Incidents are likely to be higher due to a ransomware attack in December 2021 on a Maryland Department of Health server that prevented the Office of Health Care Quality from adding new data and made the public unaware of increases in deaths and injuries for months.

According to the analysis, adverse events were underestimated before due to controversial practices in Maryland and other state and federal healthcare systems. Here is a breakdown:

  • No mandatory reporting: Due to privacy concerns and public scrutiny, the state does not require hospitals to disclose adverse events, instead encouraging voluntary reporting, unless a patient is killed or seriously disabled. State and federal regulators also do not closely track many key indicators of systemic problems, and the state does not say where harm occurred or make investigations public.

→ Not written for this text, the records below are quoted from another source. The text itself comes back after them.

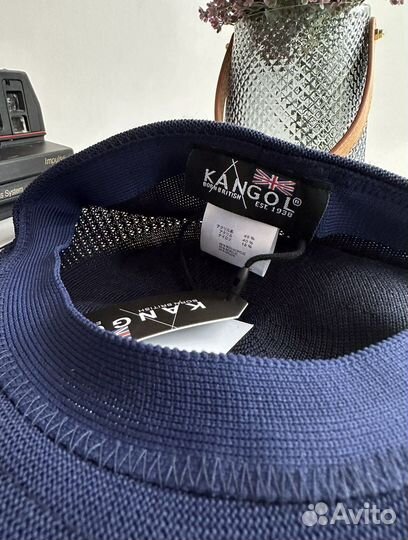 Kangol Ventair Tropic цветные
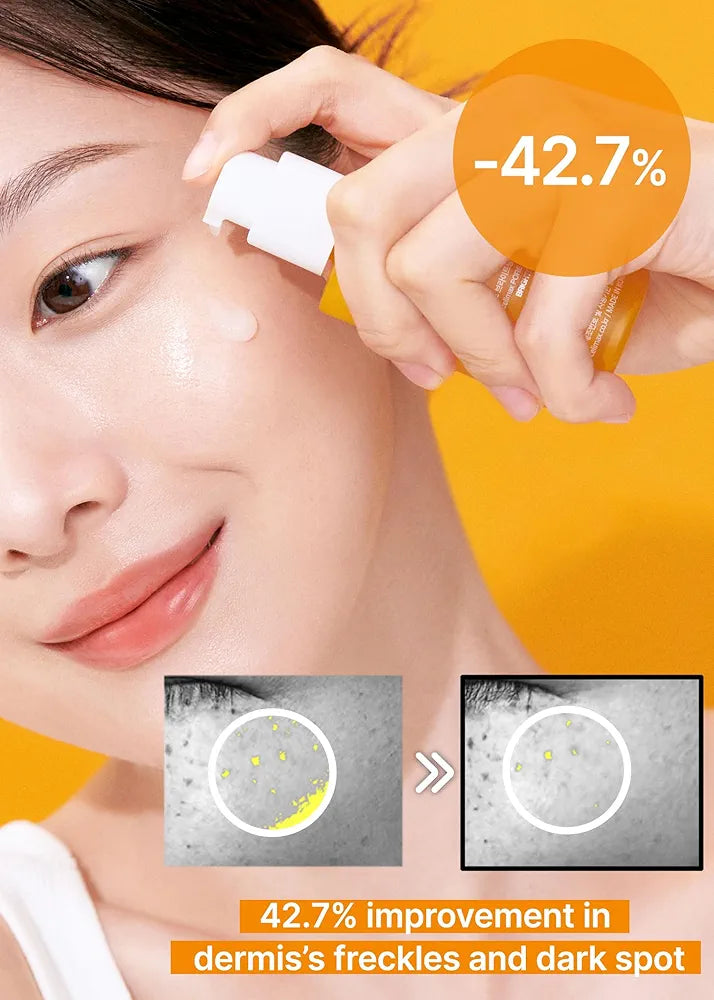 CELIMAX - Pore+Dark Spot Brightening Serum - 30ml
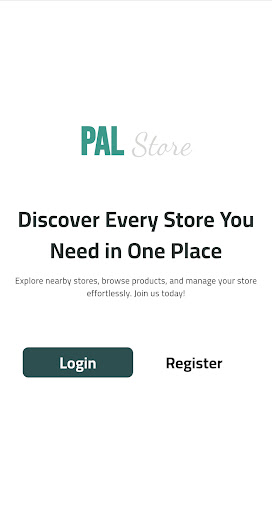 PalStore Screenshot 1 - AppWisp.com
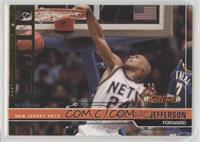 Richard Jefferson #/199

    For every major error reported, experts say dozens of smaller ones go undocumented. “Hospital systems are not all that great at learning from their mistakes. It’s sad to say, but a lot of their mistakes are still buried,” Patient Safety America founder and CEO John James told the Post.

  • Rarely fines: While the state can issue civil fines for serious or repeated safety failures, it rarely does and often returns them to hospitals on the promise that they are invested in patient safety.

  • Tracks fewer measures: Since the 2021 ransomware attack, the state health department has not been able to track as many metrics. It could not say how many Marylanders died in 2022 because of hospital mistakes. The number was 86 in 2021, nearly double the year prior.

In the wake of the attack, it created a new spreadsheet but does not document prognosis; basic details such as where and when events took place; or if hospitals inform patients and their families of adverse events. It also did not track certain metrics before the attack.

Donald Berwick, a former Centers for Medicare and Medicaid Services administrator and founding CEO of the Institute for Healthcare Improvement, says hospital administrators and boards are responsible for fixing these issues. “The safety community at large is concerned that even pre-pandemic, and during the pandemic, a lot of hospital leaders may have taken their eye off the ball.

The state health department denied the Post’s requests for records on adverse events, and the state would not release investigative data that is off limits to the public.

The new database is expected to be ready this fall. Governor Wes Moore says his administration is working to identify missing data for 2022, including patient deaths, from available records and will share the information as soon as possible.